Last Thursday, I had just started reading "The Necklace" with my freshmen English class when the assistant principal burst into the room. Clearly trying to maintain her calm while indicating a sense of urgency, she said, "Ms. Flower, we may have a gas leak down the hall. We're pretty sure it'll be nothing, but we need you to take your class to Room ### until the gas company clears it."
I made my kids take everything with them--including their giant lit books--and we trundled ourselves off to the cafeteria, where I continued my lesson.
Ten minutes later, there was an announcement to the whole school:
"Students and teachers, we have been asked by the gas company to evacuate. Please use your fire drill exits and make your way to the football stadium."

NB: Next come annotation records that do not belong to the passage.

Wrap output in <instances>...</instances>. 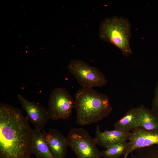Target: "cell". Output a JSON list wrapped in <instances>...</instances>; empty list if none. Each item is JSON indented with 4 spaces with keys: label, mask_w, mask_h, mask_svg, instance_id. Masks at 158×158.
<instances>
[{
    "label": "cell",
    "mask_w": 158,
    "mask_h": 158,
    "mask_svg": "<svg viewBox=\"0 0 158 158\" xmlns=\"http://www.w3.org/2000/svg\"><path fill=\"white\" fill-rule=\"evenodd\" d=\"M33 129L19 109L0 104V158H30Z\"/></svg>",
    "instance_id": "6da1fadb"
},
{
    "label": "cell",
    "mask_w": 158,
    "mask_h": 158,
    "mask_svg": "<svg viewBox=\"0 0 158 158\" xmlns=\"http://www.w3.org/2000/svg\"><path fill=\"white\" fill-rule=\"evenodd\" d=\"M74 99L76 122L80 126L100 121L113 110L108 96L93 88L82 87L75 93Z\"/></svg>",
    "instance_id": "7a4b0ae2"
},
{
    "label": "cell",
    "mask_w": 158,
    "mask_h": 158,
    "mask_svg": "<svg viewBox=\"0 0 158 158\" xmlns=\"http://www.w3.org/2000/svg\"><path fill=\"white\" fill-rule=\"evenodd\" d=\"M131 25L123 17L113 16L105 19L99 29V38L116 46L126 57L133 53L130 43L131 36Z\"/></svg>",
    "instance_id": "3957f363"
},
{
    "label": "cell",
    "mask_w": 158,
    "mask_h": 158,
    "mask_svg": "<svg viewBox=\"0 0 158 158\" xmlns=\"http://www.w3.org/2000/svg\"><path fill=\"white\" fill-rule=\"evenodd\" d=\"M67 68L82 87H101L107 83L106 76L99 69L81 60H72Z\"/></svg>",
    "instance_id": "277c9868"
},
{
    "label": "cell",
    "mask_w": 158,
    "mask_h": 158,
    "mask_svg": "<svg viewBox=\"0 0 158 158\" xmlns=\"http://www.w3.org/2000/svg\"><path fill=\"white\" fill-rule=\"evenodd\" d=\"M68 146L77 158H101L102 152L94 138L82 127L71 128L67 137Z\"/></svg>",
    "instance_id": "5b68a950"
},
{
    "label": "cell",
    "mask_w": 158,
    "mask_h": 158,
    "mask_svg": "<svg viewBox=\"0 0 158 158\" xmlns=\"http://www.w3.org/2000/svg\"><path fill=\"white\" fill-rule=\"evenodd\" d=\"M48 106L50 119H67L71 115L74 99L66 88H56L49 95Z\"/></svg>",
    "instance_id": "8992f818"
},
{
    "label": "cell",
    "mask_w": 158,
    "mask_h": 158,
    "mask_svg": "<svg viewBox=\"0 0 158 158\" xmlns=\"http://www.w3.org/2000/svg\"><path fill=\"white\" fill-rule=\"evenodd\" d=\"M17 98L26 113L28 121L34 126L35 129L43 130L50 119L48 109L39 103L29 101L20 94L18 95Z\"/></svg>",
    "instance_id": "52a82bcc"
},
{
    "label": "cell",
    "mask_w": 158,
    "mask_h": 158,
    "mask_svg": "<svg viewBox=\"0 0 158 158\" xmlns=\"http://www.w3.org/2000/svg\"><path fill=\"white\" fill-rule=\"evenodd\" d=\"M129 145L124 158L134 151L158 145V131H149L138 127L132 131L129 137Z\"/></svg>",
    "instance_id": "ba28073f"
},
{
    "label": "cell",
    "mask_w": 158,
    "mask_h": 158,
    "mask_svg": "<svg viewBox=\"0 0 158 158\" xmlns=\"http://www.w3.org/2000/svg\"><path fill=\"white\" fill-rule=\"evenodd\" d=\"M44 137L54 158H65L69 147L67 137L59 131L50 128Z\"/></svg>",
    "instance_id": "9c48e42d"
},
{
    "label": "cell",
    "mask_w": 158,
    "mask_h": 158,
    "mask_svg": "<svg viewBox=\"0 0 158 158\" xmlns=\"http://www.w3.org/2000/svg\"><path fill=\"white\" fill-rule=\"evenodd\" d=\"M131 133L130 131H124L115 129L112 130H104L102 132L99 126L97 124L94 139L97 145L106 149L118 143L128 140Z\"/></svg>",
    "instance_id": "30bf717a"
},
{
    "label": "cell",
    "mask_w": 158,
    "mask_h": 158,
    "mask_svg": "<svg viewBox=\"0 0 158 158\" xmlns=\"http://www.w3.org/2000/svg\"><path fill=\"white\" fill-rule=\"evenodd\" d=\"M31 151L37 158H54L43 133L35 129H33Z\"/></svg>",
    "instance_id": "8fae6325"
},
{
    "label": "cell",
    "mask_w": 158,
    "mask_h": 158,
    "mask_svg": "<svg viewBox=\"0 0 158 158\" xmlns=\"http://www.w3.org/2000/svg\"><path fill=\"white\" fill-rule=\"evenodd\" d=\"M139 127L149 131H158V115L142 105L138 107Z\"/></svg>",
    "instance_id": "7c38bea8"
},
{
    "label": "cell",
    "mask_w": 158,
    "mask_h": 158,
    "mask_svg": "<svg viewBox=\"0 0 158 158\" xmlns=\"http://www.w3.org/2000/svg\"><path fill=\"white\" fill-rule=\"evenodd\" d=\"M138 107L131 109L114 124L115 129L124 131H130L139 127Z\"/></svg>",
    "instance_id": "4fadbf2b"
},
{
    "label": "cell",
    "mask_w": 158,
    "mask_h": 158,
    "mask_svg": "<svg viewBox=\"0 0 158 158\" xmlns=\"http://www.w3.org/2000/svg\"><path fill=\"white\" fill-rule=\"evenodd\" d=\"M128 145V142L126 141L112 145L102 152V157L104 158H120L125 154Z\"/></svg>",
    "instance_id": "5bb4252c"
},
{
    "label": "cell",
    "mask_w": 158,
    "mask_h": 158,
    "mask_svg": "<svg viewBox=\"0 0 158 158\" xmlns=\"http://www.w3.org/2000/svg\"><path fill=\"white\" fill-rule=\"evenodd\" d=\"M154 96L152 103L151 110L158 115V82L155 88Z\"/></svg>",
    "instance_id": "9a60e30c"
},
{
    "label": "cell",
    "mask_w": 158,
    "mask_h": 158,
    "mask_svg": "<svg viewBox=\"0 0 158 158\" xmlns=\"http://www.w3.org/2000/svg\"><path fill=\"white\" fill-rule=\"evenodd\" d=\"M151 158H158V147L156 150Z\"/></svg>",
    "instance_id": "2e32d148"
},
{
    "label": "cell",
    "mask_w": 158,
    "mask_h": 158,
    "mask_svg": "<svg viewBox=\"0 0 158 158\" xmlns=\"http://www.w3.org/2000/svg\"><path fill=\"white\" fill-rule=\"evenodd\" d=\"M37 158V157H36V158Z\"/></svg>",
    "instance_id": "e0dca14e"
}]
</instances>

Once again, I made my kids take everything with them, and we headed out into the arctic chill where we would try not to die of either gas poisoning or hypothermia. Fortunately, I managed to keep all 21 of mine together, and I made them sit together in the stadium, too because, as I told one of my students, "What if you go off to who-knows-where and come back pregnant? Who are your parents going to call?" She assured me that her parents would be calling the funeral home, as she would be dead, but I didn't let her go sit with her friends anyway.
We were outside for about 45 minutes; the temperature was about 36 degrees. I only had my long-sleeved shirt, no jacket, and a kid from another of my classes said, "Ms. Flower! You sick! You gonna have to stay home again." I heartily agreed with him.
The kids again proved just how great they are: the entire student body was outside, but they all sat down, nobody started smoking or selling drugs or sexually harrassing or killing. Probably that couldn't have happened at other schools in our area.
Eventually we were sent back to class, and I managed to make it in spite of having developed a nasty case of walking pneumonia. I immediately texted my mom and asked her to call the board; I strongly felt that we should not have to go to school in a gaseous environment.
Still, the board (in all its wisdom) decided that we had to stay, even though all the Mecca schools in the county got out just a few weeks before on account of a water shortage. "Not having water doesn't kill people," I pointed out in my (fake) deposition, "Gas DOES." Especially when your classroom is four doors down from the gas leak. And by "your," I definitely mean "my."
We finished the rest of the day in school, grudgingly. I'm not going to say that I didn't complain, or that I'm done complaining, because that would be a big fat lie. (And, as my father pointed out to me recently, I hold a grudge.)
So we were almost gassed to death, frozen to death, then gassed to death again. Just another day at Randomville High School.